Can you return, word for word, the entries starting at the line that contains "How far from the camera does" and ending at the last line of the entries, both included?

--- Data listing ---

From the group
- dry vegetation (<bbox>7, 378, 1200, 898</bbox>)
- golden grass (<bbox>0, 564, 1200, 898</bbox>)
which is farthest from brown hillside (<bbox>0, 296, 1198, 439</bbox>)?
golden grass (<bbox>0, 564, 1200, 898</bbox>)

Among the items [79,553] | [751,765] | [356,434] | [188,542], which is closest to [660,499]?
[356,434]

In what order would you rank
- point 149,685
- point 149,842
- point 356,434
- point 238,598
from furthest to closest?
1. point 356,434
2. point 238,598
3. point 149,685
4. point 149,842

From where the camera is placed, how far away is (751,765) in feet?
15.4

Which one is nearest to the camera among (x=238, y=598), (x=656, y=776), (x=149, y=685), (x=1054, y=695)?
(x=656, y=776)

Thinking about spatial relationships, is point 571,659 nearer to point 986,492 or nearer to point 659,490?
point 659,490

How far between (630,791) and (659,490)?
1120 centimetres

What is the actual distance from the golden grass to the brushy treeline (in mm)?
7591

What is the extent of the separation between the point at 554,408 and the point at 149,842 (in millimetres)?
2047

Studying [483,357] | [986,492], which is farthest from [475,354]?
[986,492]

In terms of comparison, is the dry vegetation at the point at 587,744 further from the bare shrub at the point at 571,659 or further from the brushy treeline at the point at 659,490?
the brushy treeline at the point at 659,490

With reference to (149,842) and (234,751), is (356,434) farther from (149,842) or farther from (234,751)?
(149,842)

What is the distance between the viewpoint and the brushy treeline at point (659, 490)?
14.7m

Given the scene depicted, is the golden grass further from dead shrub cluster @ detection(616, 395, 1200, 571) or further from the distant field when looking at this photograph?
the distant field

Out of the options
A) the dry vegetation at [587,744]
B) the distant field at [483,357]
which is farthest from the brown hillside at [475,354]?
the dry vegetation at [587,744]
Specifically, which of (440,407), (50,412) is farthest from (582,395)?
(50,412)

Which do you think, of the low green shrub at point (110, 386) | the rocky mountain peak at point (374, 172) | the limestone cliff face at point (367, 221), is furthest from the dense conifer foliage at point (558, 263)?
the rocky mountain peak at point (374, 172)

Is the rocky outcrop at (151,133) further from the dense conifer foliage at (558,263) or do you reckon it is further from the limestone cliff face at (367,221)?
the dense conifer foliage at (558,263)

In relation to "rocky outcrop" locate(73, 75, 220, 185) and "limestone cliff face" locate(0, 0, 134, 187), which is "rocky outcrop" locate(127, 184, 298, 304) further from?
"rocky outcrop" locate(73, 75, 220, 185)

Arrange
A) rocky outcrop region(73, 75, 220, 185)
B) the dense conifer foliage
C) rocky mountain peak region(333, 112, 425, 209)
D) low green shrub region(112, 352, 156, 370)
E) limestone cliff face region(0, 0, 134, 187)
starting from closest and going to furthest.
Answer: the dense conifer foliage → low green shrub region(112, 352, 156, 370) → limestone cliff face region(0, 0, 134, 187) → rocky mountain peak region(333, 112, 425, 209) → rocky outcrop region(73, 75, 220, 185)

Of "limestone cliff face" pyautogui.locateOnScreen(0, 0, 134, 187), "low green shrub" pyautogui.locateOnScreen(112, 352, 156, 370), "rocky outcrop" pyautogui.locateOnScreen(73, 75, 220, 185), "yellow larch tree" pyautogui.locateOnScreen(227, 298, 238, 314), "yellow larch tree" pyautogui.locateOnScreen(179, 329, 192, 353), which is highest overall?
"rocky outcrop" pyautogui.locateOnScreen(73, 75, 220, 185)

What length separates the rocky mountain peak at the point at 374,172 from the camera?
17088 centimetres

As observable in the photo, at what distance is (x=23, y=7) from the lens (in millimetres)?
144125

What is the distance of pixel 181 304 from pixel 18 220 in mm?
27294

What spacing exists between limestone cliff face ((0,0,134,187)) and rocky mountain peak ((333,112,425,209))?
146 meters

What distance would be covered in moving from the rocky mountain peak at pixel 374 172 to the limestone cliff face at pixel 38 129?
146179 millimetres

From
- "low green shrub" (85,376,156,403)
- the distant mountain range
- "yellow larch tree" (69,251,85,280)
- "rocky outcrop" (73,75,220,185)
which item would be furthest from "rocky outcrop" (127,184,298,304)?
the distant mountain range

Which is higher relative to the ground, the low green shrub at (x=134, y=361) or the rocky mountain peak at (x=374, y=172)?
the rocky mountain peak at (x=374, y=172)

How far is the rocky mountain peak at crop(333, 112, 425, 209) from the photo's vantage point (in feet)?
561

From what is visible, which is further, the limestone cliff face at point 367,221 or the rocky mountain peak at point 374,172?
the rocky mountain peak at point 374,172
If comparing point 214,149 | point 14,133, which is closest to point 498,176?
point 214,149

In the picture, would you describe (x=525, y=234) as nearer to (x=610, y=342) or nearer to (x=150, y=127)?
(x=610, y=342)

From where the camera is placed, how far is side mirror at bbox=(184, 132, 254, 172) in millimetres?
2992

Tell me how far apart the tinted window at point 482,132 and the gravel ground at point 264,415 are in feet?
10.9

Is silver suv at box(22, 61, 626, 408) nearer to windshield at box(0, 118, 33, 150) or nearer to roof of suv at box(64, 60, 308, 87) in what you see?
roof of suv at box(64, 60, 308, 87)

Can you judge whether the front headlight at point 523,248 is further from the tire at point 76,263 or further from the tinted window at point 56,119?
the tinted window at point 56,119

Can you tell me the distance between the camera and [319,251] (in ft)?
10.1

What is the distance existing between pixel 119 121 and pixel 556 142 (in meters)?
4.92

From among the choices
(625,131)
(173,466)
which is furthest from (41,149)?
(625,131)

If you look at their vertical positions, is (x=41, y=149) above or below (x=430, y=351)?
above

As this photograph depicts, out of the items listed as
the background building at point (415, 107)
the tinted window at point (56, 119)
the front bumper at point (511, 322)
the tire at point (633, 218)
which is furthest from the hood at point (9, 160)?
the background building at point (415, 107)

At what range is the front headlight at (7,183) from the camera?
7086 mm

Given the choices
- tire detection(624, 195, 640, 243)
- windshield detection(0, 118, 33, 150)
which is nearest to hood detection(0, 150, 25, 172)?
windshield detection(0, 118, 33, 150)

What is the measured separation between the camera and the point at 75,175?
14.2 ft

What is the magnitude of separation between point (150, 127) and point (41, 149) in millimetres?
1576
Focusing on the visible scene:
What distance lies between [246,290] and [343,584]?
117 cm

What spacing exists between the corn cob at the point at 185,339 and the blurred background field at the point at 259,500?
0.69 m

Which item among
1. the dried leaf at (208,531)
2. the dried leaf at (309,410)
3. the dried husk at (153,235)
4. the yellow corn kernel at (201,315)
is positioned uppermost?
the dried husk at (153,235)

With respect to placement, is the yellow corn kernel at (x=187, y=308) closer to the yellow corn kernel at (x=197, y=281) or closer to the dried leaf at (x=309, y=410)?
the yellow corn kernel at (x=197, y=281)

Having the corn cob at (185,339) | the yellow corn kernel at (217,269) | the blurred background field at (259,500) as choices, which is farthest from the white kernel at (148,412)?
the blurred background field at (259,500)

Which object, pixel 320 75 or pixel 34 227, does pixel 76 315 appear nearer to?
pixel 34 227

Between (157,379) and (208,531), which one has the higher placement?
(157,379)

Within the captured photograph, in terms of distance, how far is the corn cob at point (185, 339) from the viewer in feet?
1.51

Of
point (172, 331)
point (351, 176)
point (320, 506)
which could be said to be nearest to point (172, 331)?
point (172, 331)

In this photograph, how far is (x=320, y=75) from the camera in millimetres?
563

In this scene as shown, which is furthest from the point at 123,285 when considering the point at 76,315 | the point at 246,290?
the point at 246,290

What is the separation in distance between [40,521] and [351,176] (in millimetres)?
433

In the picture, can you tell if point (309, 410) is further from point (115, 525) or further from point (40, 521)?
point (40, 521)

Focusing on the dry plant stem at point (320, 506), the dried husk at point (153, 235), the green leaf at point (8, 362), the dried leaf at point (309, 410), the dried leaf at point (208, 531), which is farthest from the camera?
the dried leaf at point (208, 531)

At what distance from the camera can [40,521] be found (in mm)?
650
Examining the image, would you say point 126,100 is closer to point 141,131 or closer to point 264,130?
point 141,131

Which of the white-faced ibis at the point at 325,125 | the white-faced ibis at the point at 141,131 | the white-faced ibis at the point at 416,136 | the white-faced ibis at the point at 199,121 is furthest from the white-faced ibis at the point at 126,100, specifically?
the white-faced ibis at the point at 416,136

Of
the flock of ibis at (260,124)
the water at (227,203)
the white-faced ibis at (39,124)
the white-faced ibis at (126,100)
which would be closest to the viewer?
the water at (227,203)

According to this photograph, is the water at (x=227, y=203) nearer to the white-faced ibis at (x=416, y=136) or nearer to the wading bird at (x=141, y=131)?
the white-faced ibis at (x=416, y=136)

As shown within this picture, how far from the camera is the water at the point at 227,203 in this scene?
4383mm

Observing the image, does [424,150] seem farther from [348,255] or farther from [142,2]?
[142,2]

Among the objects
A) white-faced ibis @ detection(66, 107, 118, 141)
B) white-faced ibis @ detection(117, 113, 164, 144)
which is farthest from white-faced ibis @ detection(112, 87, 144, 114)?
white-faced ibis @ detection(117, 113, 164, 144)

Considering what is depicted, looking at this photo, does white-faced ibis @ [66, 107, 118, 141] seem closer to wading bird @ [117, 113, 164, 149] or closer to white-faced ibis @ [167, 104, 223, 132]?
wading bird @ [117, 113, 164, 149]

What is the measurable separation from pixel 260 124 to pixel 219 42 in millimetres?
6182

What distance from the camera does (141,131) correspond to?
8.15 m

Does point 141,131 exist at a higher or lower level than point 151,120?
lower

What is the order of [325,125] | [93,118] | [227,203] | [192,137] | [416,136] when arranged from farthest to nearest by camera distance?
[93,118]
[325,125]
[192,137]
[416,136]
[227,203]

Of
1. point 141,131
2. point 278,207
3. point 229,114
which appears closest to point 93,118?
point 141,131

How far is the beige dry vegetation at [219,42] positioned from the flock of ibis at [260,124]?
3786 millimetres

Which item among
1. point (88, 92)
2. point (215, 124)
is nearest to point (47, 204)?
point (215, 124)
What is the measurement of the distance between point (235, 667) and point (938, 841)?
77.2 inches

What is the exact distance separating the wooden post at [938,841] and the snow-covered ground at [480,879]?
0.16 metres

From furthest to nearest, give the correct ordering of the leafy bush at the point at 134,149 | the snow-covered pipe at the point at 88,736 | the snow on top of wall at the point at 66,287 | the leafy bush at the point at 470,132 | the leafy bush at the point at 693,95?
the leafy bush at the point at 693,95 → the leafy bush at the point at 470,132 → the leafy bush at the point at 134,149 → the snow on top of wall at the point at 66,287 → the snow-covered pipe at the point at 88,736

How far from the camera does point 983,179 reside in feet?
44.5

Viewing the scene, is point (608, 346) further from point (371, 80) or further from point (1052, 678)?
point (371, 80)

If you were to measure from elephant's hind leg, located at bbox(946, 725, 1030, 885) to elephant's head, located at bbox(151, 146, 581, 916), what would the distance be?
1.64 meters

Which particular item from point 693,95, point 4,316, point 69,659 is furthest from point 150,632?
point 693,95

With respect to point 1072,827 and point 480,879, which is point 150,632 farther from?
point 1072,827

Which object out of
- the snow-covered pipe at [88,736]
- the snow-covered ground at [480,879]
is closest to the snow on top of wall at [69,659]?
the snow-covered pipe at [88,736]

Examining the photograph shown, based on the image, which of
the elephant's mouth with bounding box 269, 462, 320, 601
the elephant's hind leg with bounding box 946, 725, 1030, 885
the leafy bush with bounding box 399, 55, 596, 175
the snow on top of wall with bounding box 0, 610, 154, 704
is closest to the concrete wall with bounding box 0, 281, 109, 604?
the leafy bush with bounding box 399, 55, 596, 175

---

Solved problem:
How far from the camera does point 983,179 reside in feet?
44.5

Viewing the scene, is point (608, 346) further from point (371, 80) or further from point (1052, 678)?
point (371, 80)

If you were to measure from elephant's hind leg, located at bbox(946, 725, 1030, 885) to elephant's head, located at bbox(151, 146, 581, 916), what would the distance be?
1.64 meters

Which particular item from point 693,95, point 4,316, point 69,659 is furthest from point 150,632?
point 693,95

With respect to point 1072,827 and point 480,879, which is point 150,632 farther from?
point 1072,827

Which object out of
- the snow-covered pipe at [88,736]
- the snow-covered ground at [480,879]
is closest to the snow on top of wall at [69,659]?
the snow-covered pipe at [88,736]

Examining the photograph shown, based on the image, which of
the elephant's mouth with bounding box 269, 462, 320, 601
the elephant's hind leg with bounding box 946, 725, 1030, 885
the leafy bush with bounding box 399, 55, 596, 175
the snow on top of wall with bounding box 0, 610, 154, 704
is closest to the concrete wall with bounding box 0, 281, 109, 604?
the leafy bush with bounding box 399, 55, 596, 175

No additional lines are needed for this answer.